The short answer is that they cancel if and only if the sentiment process is zero. My zero sentiment condition extends a result in Shefrin and Statman (1994). They establish that in a log-utility framework, prices are efficient if and only if the wealth-weighted mean trader error and error-wealth covariance sum to zero. Note that this condition implies that prices are efficient when the mean error is zero, and the error-wealth covariance is zero. When individual traders’ errors are nonzero, but the mean error is zero, then traders’ errors are said to be nonsystematic. When the error-wealth covariance is zero, then individual traders’ errors are distributed uniformly throughout the trading population rather than being concentrated among the most active traders.

The Shefrin-Statman efficiency condition is dynamic and stochastic. It may hold at some dates but not at others. Hence, prices can be efficient at some dates, but not at others. This is important, in that markets are not perpetually efficient as the efficient market school would have us believe, nor perpetually inefficient. In this respect, consider the 1998 collapse of hedge fund Long-Term Capital Management (LTCM), whose partners included Nobel laureates Myron Scholes and Robert Merton. In discussing this event for the television program NOVA, the late Nobel laureate Merton Miller commented: “Models they were using were based on normal behavior in the markets. When behavior got wild, no models were able to put up with it.” It seems to me that the models to which Miller refers are of the Black-Scholes variety, for which Scholes and Merton were acknowledged with a shared Nobel Prize. Before its collapse, LTCM had actually been quite successful. This initial success demonstrates that in some circumstances these models did work. But the wild behavior in 1998 to which Miller refers is evidence that these models lack the flexibility to accommodate mispricing stemming from nonzero sentiment. Despite recognizing wild behavior in markets, Miller rejected the idea that we should develop models to explain this wild behavior.

In contrast, I contend that we need to develop a general option pricing formula that coincides with Black-Scholes, or its stochastic volatility extension, when markets are “well-behaved,” and deviates from Black-Scholes when they are wildly-behaved. Indeed, that is what I do in the paper. I have organized the paper as follows. Section 2 reviews the literature on heterogeneity, from both a finance perspective and a behavioral perspective. Sections 3 and 4 contain the general framework and preliminary results. Section 5 introduces the formal definition of sentiment, and provides the central result in the paper, namely the log-SDF decomposition theorem. The next two sections, 6 and 7, describe the implications of nonzerosentiment for two classes of assets, risk-free securities of varying maturities and options. Section 8 provides examples to illustrate the main results in the paper.

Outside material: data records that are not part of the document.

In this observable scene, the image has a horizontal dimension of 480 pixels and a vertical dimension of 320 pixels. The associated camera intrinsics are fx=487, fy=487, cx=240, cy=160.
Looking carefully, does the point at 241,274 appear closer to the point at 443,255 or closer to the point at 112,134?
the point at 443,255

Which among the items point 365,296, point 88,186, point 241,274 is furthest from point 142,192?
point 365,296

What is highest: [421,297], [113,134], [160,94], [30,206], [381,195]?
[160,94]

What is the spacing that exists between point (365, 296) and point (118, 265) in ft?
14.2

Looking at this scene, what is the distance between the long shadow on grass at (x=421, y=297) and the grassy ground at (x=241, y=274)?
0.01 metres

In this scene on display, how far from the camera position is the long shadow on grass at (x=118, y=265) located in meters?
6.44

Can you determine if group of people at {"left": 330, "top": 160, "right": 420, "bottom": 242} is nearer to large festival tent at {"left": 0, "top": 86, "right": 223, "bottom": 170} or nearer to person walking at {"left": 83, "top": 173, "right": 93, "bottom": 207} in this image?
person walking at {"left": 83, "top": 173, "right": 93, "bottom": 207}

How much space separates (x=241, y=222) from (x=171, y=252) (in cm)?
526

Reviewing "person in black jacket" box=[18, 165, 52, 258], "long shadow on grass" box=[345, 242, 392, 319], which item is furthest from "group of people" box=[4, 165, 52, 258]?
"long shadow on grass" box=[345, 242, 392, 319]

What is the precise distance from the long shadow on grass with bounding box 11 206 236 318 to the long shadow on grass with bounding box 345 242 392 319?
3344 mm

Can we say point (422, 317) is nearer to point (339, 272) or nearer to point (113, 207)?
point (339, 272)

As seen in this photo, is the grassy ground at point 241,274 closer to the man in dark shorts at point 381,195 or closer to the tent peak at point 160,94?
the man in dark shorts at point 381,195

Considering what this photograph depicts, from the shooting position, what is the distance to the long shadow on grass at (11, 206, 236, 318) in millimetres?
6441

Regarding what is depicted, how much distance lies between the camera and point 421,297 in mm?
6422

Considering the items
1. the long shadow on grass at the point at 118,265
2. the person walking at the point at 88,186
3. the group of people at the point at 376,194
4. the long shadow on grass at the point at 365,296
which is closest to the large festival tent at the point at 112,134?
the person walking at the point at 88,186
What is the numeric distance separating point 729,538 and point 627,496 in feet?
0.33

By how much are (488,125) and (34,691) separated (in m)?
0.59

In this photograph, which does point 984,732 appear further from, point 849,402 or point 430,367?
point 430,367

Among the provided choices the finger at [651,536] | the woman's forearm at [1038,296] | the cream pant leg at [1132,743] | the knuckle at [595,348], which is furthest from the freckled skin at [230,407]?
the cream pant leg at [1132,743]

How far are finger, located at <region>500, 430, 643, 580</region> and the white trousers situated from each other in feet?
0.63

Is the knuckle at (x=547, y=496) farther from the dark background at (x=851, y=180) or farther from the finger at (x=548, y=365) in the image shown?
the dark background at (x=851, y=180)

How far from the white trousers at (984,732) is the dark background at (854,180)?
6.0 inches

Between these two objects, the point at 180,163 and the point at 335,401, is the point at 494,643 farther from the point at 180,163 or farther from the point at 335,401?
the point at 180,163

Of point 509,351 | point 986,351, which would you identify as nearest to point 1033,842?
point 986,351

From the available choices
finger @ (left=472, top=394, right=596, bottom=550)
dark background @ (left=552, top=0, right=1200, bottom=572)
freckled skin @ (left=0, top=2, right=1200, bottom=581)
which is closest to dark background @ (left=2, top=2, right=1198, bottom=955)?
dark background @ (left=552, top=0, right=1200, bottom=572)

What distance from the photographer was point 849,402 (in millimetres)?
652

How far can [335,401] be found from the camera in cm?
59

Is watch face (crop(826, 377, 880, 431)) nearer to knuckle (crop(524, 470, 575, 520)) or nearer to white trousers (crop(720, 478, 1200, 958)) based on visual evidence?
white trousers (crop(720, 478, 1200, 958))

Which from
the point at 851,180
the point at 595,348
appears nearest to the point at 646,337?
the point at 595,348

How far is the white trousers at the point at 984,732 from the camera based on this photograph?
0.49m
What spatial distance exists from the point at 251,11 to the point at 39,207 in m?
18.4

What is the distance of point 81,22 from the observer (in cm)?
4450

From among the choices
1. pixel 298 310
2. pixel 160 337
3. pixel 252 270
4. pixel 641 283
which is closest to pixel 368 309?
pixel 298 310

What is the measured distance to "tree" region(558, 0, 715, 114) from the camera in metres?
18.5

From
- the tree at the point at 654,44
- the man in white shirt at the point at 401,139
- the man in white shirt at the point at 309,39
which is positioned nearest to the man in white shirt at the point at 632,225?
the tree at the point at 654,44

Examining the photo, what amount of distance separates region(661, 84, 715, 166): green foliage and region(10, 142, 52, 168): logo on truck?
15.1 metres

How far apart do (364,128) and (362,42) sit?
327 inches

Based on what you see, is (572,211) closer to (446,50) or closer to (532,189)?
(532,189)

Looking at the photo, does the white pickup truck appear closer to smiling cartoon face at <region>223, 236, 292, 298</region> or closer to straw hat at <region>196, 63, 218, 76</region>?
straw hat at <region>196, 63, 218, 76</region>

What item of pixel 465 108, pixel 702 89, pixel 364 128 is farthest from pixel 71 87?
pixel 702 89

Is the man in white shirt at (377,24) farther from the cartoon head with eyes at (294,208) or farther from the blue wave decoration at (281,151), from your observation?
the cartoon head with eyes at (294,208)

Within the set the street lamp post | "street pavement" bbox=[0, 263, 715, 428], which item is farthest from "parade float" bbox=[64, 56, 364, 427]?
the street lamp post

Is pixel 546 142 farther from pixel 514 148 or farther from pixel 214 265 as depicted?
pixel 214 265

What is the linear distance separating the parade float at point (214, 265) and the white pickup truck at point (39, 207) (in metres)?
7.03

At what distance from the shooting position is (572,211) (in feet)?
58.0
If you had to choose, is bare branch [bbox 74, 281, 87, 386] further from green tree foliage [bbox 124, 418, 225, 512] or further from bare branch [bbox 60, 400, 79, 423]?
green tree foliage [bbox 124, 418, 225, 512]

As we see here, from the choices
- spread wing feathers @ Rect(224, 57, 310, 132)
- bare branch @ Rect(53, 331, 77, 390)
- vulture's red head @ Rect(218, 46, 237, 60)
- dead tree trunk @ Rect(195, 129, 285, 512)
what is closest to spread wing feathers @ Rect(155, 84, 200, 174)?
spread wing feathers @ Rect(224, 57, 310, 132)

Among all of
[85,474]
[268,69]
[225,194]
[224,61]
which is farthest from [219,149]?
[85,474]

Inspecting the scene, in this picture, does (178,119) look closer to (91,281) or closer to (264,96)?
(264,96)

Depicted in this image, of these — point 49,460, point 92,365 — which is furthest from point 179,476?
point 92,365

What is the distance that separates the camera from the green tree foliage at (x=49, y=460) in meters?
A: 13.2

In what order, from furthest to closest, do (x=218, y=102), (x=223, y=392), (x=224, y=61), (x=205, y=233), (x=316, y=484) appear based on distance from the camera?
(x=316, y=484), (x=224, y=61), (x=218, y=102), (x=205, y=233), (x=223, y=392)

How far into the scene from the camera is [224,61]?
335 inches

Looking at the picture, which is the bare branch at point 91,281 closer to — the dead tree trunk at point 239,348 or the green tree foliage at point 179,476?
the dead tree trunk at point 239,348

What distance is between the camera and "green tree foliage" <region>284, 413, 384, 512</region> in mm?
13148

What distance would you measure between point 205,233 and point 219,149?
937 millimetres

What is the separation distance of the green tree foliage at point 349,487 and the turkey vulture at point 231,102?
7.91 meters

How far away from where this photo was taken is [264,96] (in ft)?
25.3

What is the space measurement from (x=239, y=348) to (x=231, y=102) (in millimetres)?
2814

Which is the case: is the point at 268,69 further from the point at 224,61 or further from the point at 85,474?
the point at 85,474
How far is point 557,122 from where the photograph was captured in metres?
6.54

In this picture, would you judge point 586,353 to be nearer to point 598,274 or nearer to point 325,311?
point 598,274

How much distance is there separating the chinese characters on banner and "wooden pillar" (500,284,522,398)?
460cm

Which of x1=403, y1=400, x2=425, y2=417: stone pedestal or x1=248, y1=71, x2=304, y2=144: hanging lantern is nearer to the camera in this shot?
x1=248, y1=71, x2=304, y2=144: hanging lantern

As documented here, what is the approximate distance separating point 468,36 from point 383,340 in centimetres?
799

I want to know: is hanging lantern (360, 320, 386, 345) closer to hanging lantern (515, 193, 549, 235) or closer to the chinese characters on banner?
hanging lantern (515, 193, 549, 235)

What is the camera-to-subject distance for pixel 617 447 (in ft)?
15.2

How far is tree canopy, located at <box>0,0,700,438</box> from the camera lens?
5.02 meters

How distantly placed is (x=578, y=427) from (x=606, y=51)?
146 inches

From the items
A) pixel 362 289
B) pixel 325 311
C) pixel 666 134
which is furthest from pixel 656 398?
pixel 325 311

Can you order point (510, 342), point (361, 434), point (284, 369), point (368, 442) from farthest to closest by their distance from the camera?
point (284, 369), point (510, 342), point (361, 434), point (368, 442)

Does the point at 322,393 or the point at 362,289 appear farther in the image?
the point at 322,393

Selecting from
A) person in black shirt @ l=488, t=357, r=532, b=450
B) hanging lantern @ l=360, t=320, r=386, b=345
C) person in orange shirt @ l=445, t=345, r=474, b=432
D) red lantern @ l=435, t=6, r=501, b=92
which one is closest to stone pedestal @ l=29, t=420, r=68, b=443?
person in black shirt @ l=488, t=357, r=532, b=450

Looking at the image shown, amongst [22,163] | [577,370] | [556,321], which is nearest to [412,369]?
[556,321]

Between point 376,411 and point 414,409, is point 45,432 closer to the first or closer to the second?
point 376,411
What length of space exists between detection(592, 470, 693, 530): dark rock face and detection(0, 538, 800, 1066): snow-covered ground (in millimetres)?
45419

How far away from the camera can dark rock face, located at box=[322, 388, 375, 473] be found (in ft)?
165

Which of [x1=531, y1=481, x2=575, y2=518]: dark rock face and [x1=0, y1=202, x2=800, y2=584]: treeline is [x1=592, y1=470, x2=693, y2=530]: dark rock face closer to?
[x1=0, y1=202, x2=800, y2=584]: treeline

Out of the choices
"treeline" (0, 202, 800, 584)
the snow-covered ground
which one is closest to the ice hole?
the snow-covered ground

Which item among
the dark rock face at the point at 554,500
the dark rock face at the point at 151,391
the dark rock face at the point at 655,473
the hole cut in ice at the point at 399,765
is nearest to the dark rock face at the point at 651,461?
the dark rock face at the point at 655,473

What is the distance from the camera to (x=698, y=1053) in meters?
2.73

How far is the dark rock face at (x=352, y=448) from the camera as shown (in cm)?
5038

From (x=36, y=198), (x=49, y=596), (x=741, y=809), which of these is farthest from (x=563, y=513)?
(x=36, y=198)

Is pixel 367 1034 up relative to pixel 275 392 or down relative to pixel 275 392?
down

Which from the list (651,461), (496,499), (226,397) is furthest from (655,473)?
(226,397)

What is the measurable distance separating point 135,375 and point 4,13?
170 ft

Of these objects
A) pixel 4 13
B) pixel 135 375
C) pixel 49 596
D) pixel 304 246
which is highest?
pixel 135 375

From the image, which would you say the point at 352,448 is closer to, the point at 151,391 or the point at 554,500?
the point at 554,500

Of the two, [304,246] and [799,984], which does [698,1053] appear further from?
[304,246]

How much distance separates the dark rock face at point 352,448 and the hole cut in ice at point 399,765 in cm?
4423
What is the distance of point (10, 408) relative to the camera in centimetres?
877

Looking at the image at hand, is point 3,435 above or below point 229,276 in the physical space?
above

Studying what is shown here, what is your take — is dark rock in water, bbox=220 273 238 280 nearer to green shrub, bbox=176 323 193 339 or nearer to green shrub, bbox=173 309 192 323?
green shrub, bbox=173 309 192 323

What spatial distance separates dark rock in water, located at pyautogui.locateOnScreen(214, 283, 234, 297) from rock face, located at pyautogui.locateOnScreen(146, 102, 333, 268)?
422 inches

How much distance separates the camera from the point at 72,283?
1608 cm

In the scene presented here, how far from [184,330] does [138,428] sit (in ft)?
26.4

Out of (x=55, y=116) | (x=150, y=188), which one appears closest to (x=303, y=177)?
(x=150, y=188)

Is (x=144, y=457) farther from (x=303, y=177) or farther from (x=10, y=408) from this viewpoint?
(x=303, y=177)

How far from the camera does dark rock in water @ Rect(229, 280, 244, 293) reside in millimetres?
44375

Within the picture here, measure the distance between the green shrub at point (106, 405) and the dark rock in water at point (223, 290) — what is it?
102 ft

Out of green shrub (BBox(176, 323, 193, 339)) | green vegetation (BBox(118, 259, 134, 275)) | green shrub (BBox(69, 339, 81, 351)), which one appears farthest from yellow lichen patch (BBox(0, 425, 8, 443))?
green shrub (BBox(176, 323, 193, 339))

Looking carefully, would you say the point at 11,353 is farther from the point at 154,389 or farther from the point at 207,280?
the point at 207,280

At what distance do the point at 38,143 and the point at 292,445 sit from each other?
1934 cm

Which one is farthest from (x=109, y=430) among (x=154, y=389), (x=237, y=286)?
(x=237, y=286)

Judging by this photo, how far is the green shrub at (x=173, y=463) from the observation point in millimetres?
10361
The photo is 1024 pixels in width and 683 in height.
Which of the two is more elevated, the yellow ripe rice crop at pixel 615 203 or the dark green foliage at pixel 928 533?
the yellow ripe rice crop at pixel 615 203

Section 9 develops the implications of nonzero sentiment for the returns to mean-variance efficient portfolios. Section 10 describes the impact of nonzero sentiment on the return distribution of the market portfolio. Section 11 analyzes the manner in which heterogeneity in risk tolerance is different from heterogeneity in beliefs. Section 12 discusses some of the broader implications attached to the results in the paper. Additional discussion and some of the longer proofs are relegated to the appendix.